Andy was leaning against one of the work tops, facing it, his weight on his hands and his head bowed. When his wife said his name, he looked up.
His face was drawn with exhaustion, and his growth of peppery whiskers fanned out from his moustache and shadowed his cheeks. His grey hair was uncombed, looking windblown although there wasn't any wind to speak of this morning. His eyes went to Nan, then slid away. Julian prepared himself to hear the worst.
“Her car's on the edge of Calder Moor,” Andy told them.
His wife drew her hands into a fist at her breast. “Thank God,” she said.
Still, Andy didn't look at her. His expression indicated that thanks were premature. He knew what Julian knew and what Nan herself might well have acknowledged had she paused to probe for the possibilities that were indicated by the location of Nicolas Saab. Calder Moor was vast. It began just west of the road stretching between Blackwell and Brough, and it comprised endless expanses of heather and gorse, four caverns, numerous cairns and forts and barrows spanning time from Paleolithic through the Iron Age, gritstone outcroppings and limestone caves and fissures through which more than one foolish tripper had crawled for adventure and become hopelessly stuck. Julian knew that Andy was thinking of this as he stood in the kitchen at the end of his long night's search for Nicola. But Andy was thinking something else as well. Andy was knowing something else, in fact. That much was evident from the manner in which he straightened and began slapping the knuckles of one hand against the heel of the other.
Julian said, “Andy. For God's sake, tell us.”
Andy's gaze fixed on his wife. “The car's not on the verge, like you'd think it should be.”
“Then where … ?”
“It's out of sight behind a wall, on the road out of Sparrowpit.”
“But that's good, isn't it?” Nan said eagerly. “If she went camping, she wouldn't want to leave the Saab on the road.

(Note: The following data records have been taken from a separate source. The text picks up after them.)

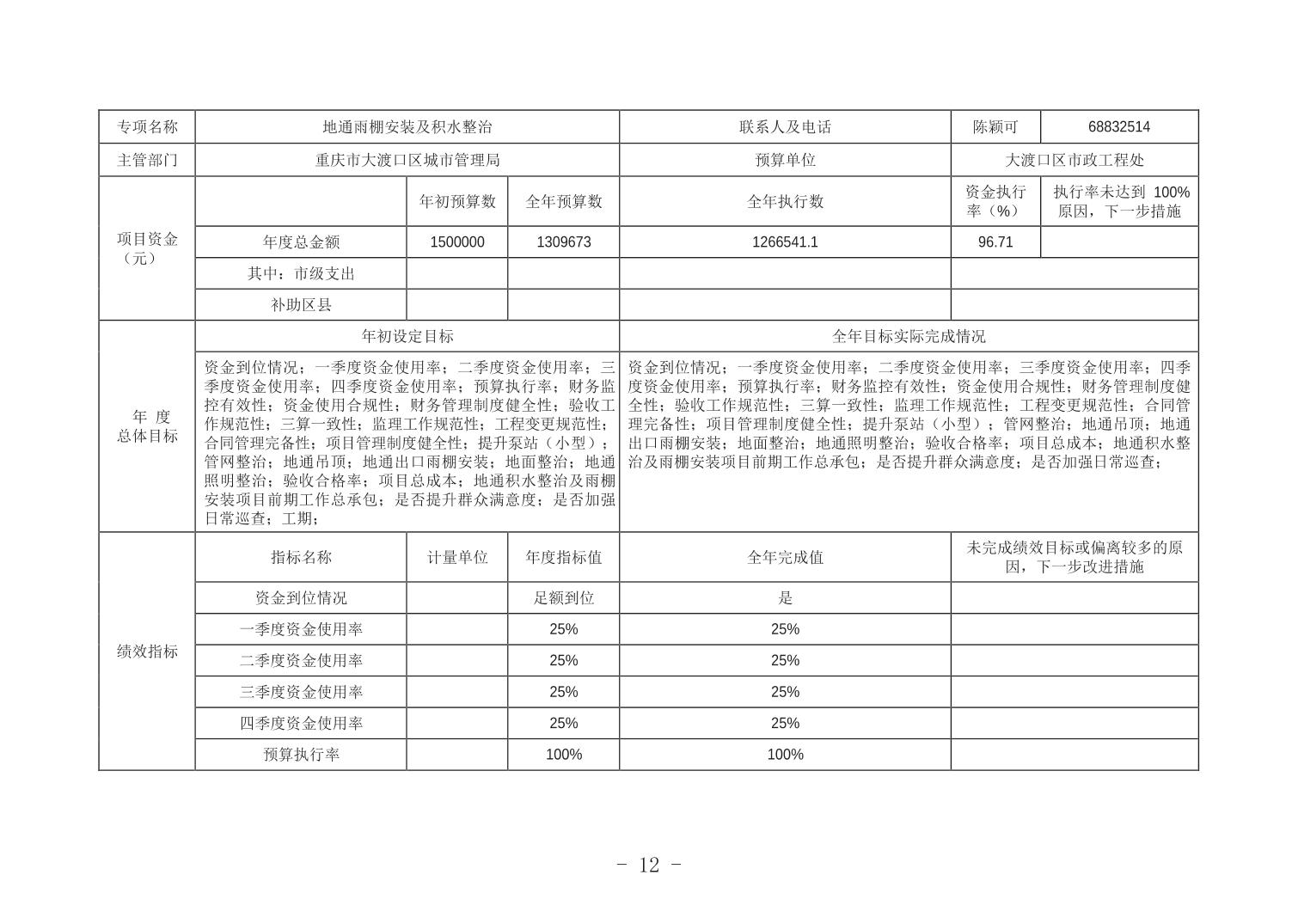 | 专项名称 | 地通雨棚安装及积水整治 | | | 联系人及电话 | 陈颖可 | 68832514 |
|---|---|---|---|---|---|---|
| 主管部门 | 重庆市大渡口区城市管理局 | | | 预算单位 | 大渡口区市政工程处 | |
| 项目资金（元） | | 年初预算数 | 全年预算数 | 全年执行数 | 资金执行率（%） | 执行率未达到 100%原因，下一步措施 |
| | 年度总金额 | 1500000 | 1309673 | 1266541.1 | 96.71 | |
| | 其中：市级支出 | | | | | |
| | 补助区县 | | | | | |
| 年 度 总体目标 | 年初设定目标 | | | 全年目标实际完成情况 | | |
| | 资金到位情况；一季度资金使用率；二季度资金使用率；三季度资金使用率；四季度资金使用率；预算执行率；财务监控有效性；资金使用合规性；财务管理制度健全性；验收工作规范性；三算一致性；监理工作规范性；工程变更规范性；合同管理完备性；项目管理制度健全性；提升泵站（小型）；管网整治；地通吊顶；地通出口雨棚安装；地面整治；地通照明整治；验收合格率；项目总成本；地通积水整治及雨棚安装项目前期工作总承包；是否提升群众满意度；是否加强日常巡查；工期； | | | 资金到位情况；一季度资金使用率；二季度资金使用率；三季度资金使用率；四季度资金使用率；预算执行率；财务监控有效性；资金使用合规性；财务管理制度健全性；验收工作规范性；三算一致性；监理工作规范性；工程变更规范性；合同管理完备性；项目管理制度健全性；提升泵站（小型）；管网整治；地通吊顶；地通出口雨棚安装；地面整治；地通照明整治；验收合格率；项目总成本；地通积水整治及雨棚安装项目前期工作总承包；是否提升群众满意度；是否加强日常巡查； | | |
| 绩效指标 | 指标名称 | 计量单位 | 年度指标值 | 全年完成值 | 未完成绩效目标或偏离较多的原因，下一步改进措施 | |
| | 资金到位情况 | | 足额到位 | 是 | | |
| | 一季度资金使用率 | | 25% | 25% | | |
| | 二季度资金使用率 | | 25% | 25% | | |
| | 三季度资金使用率 | | 25% | 25% | | |
| | 四季度资金使用率 | | 25% | 25% | | |
| | 预算执行率 | | 100% | 100% | | |

- 12 -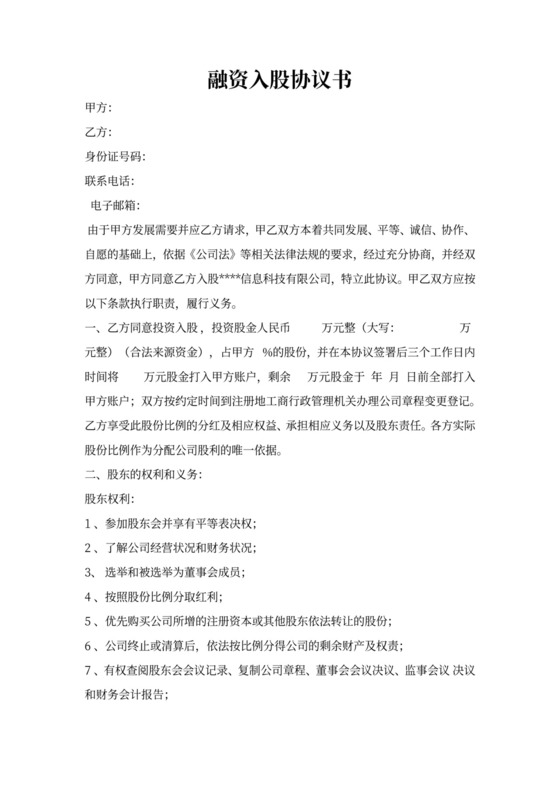 融资入股协议书

甲方：

乙方：

身份证号码：

联系电话：

电子邮箱：

由于甲方发展需要并应乙方请求，甲乙双方本着共同发展、平等、诚信、协作、自愿的基础上，依据《公司法》等相关法律法规的要求，经过充分协商，并经双方同意，甲方同意乙方入股****信息科技有限公司，特立此协议。甲乙双方应按以下条款执行职责，履行义务。

一、乙方同意投资入股，投资股金人民币 万元整（大写： 万元整）（合法来源资金），占甲方 %的股份，并在本协议签署后三个工作日内时间将 万元股金打入甲方账户，剩余 万元股金于 年 月 日前全部打入甲方账户；双方按约定时间到注册地工商行政管理机关办理公司章程变更登记。乙方享受此股份比例的分红及相应权益、承担相应义务以及股东责任。各方实际股份比例作为分配公司股利的唯一依据。

二、股东的权利和义务：

股东权利：

1、参加股东会并享有平等表决权；

2、了解公司经营状况和财务状况；

3、选举和被选举为董事会成员；

4、按照股份比例分取红利；

5、优先购买公司所增的注册资本或其他股东依法转让的股份；

6、公司终止或清算后，依法按比例分得公司的剩余财产及权责；

7、有权查阅股东会会议记录、复制公司章程、董事会会议决议、监事会议 决议和财务会计报告；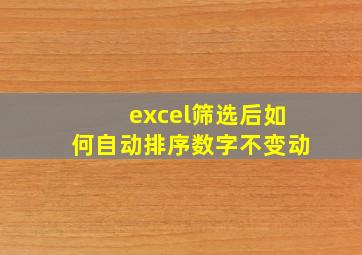 excel筛选后如何自动排序数字不变动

Not where it could be seen by someone who might break into it.”
“True,” he said. “But the car's not alone.” And with a glance towards Julian as if he wished to apologise for something, “There's a motorcycle with it.”

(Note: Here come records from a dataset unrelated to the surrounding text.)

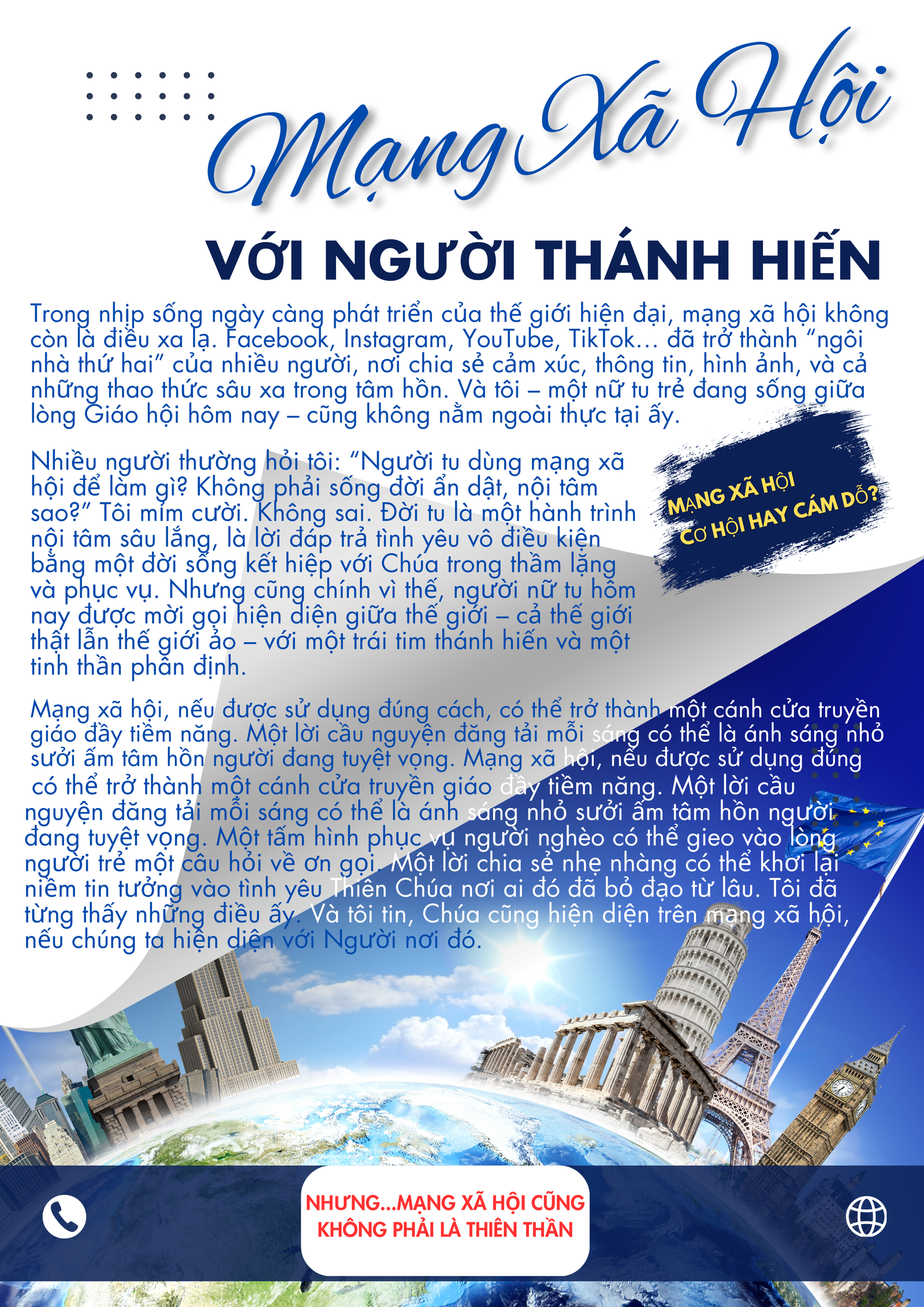 Mạng Xã Hội

VỚI NGƯỜI THÁNH HIẾN

Trong nhịp sống ngày càng phát triển của thế giới hiện đại, mạng xã hội không còn là điều xa lạ. Facebook, Instagram, YouTube, TikTok... đã trở thành "ngôi nhà thứ hai" của nhiều người, nơi chia sẻ cảm xúc, thông tin, hình ảnh, và cả những thao thức sâu xa trong tâm hồn. Và tôi – một nữ tu trẻ đang sống giữa lòng Giáo hội hôm nay – cũng không nằm ngoài thực tại ấy.

Nhiều người thường hỏi tôi: "Người tu dùng mạng xã hội để làm gì? Không phải sống đời ẩn dật, nội tâm sao?" Tôi mỉm cười. Không sai. Đời tu là một hành trình nội tâm sâu lắng, là lời đáp trả tình yêu vô điều kiện bằng một đời sống kết hiệp với Chúa trong thầm lặng và phục vụ. Nhưng cũng chính vì thế, người nữ tu hôm nay được mời gọi hiện diện giữa thế giới – cả thế giới thật lẫn thế giới ảo – với một trái tim thánh hiến và một tinh thần phân định.

MẠNG XÃ HỘI
CƠ HỘI HAY CÁM DỖ?

Mạng xã hội, nếu được sử dụng đúng cách, có thể trở thành một cánh cửa truyền giáo đầy tiềm năng. Một lời cầu nguyện đăng tải mỗi sáng có thể là ánh sáng nhỏ sưởi ấm tâm hồn người đang tuyệt vọng. Mạng xã hội, nếu được sử dụng đúng có thể trở thành một cánh cửa truyền giáo đầy tiềm năng. Một lời cầu nguyện đăng tải mỗi sáng có thể là ánh sáng nhỏ sưởi ấm tâm hồn người đang tuyệt vọng. Một tấm hình phục vụ người nghèo có thể gieo vào lòng người trẻ một câu hỏi về ơn gọi. Một lời chia sẻ nhẹ nhàng có thể khơi lại niềm tin tưởng vào tình yêu Thiên Chúa nơi ai đó đã bỏ đạo từ lâu. Tôi đã từng thấy những điều ấy. Và tôi tin, Chúa cũng hiện diện trên mạng xã hội, nếu chúng ta hiện diện với Người nơi đó.

NHƯNG...MẠNG XÃ HỘI CŨNG
KHÔNG PHẢI LÀ THIÊN THẦN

“Someone out for a hike,” Julian said.
“At this hour?” Andy shook his head. “It was wet from the night. As wet as her car. It's been there just as long.”
Nan said, “Then she didn't go onto the moor alone? She met someone there?”
“Or she was followed,” Julian added quietly.
“I'm calling the police,” Andy said. “They'll want to bring in Mountain Rescue now.”
When a patient died, it was Phoebe Neill's habit to turn to the land for comfort. She generally did this alone. She'd lived alone for most of her life, and she wasn't afraid of solitude. And in the combination of solitude and a return to the land, she received consolation. When she was out in nature, nothing man-made stood between her and the Great Creator. Thus on the land, she was able to align herself with the end of a life and the will of God, knowing that the body we inhabit is but a shell that binds us for a period of temporal experience prior to our entering the world of the spirit for the next phase of our development.
This Thursday morning things were different. Yes, a patient had died on the previous evening. Yes, Phoebe Neill turned to the land for solace. But on this occasion, she hadn't come alone. She'd brought with her a mixed breed dog of uncertain lineage, the now-orphaned pet of the young man whose life had just ended.
She'd been the one to talk Stephen Fairbrook into getting a dog as a companion during the last year of his illness. So when it had become clear that the end of Stephen's life was fast approaching, she knew that she'd make his passing easier if she reassured him about the dog's fate. “Stevie, when the time comes, I'm happy to take Benbow,” she'd told him one morning as she bathed his skeletal body and massaged lotion into his shrunken limbs. “You're not to worry about him. All right?”
You can die now was what went unspoken. Not because words like die or death were unmentionable round Stephen Fairbrook, but because once he'd been told his disease, been through countless treatments and drugs in an effort to stay alive long enough for a cure to be found, watched his weight decline and his hair fall out and his skin bloom with bruises that turned into sores, die and death were old companions to him. He didn't need a formal introduction to guests who were already dwelling within his house.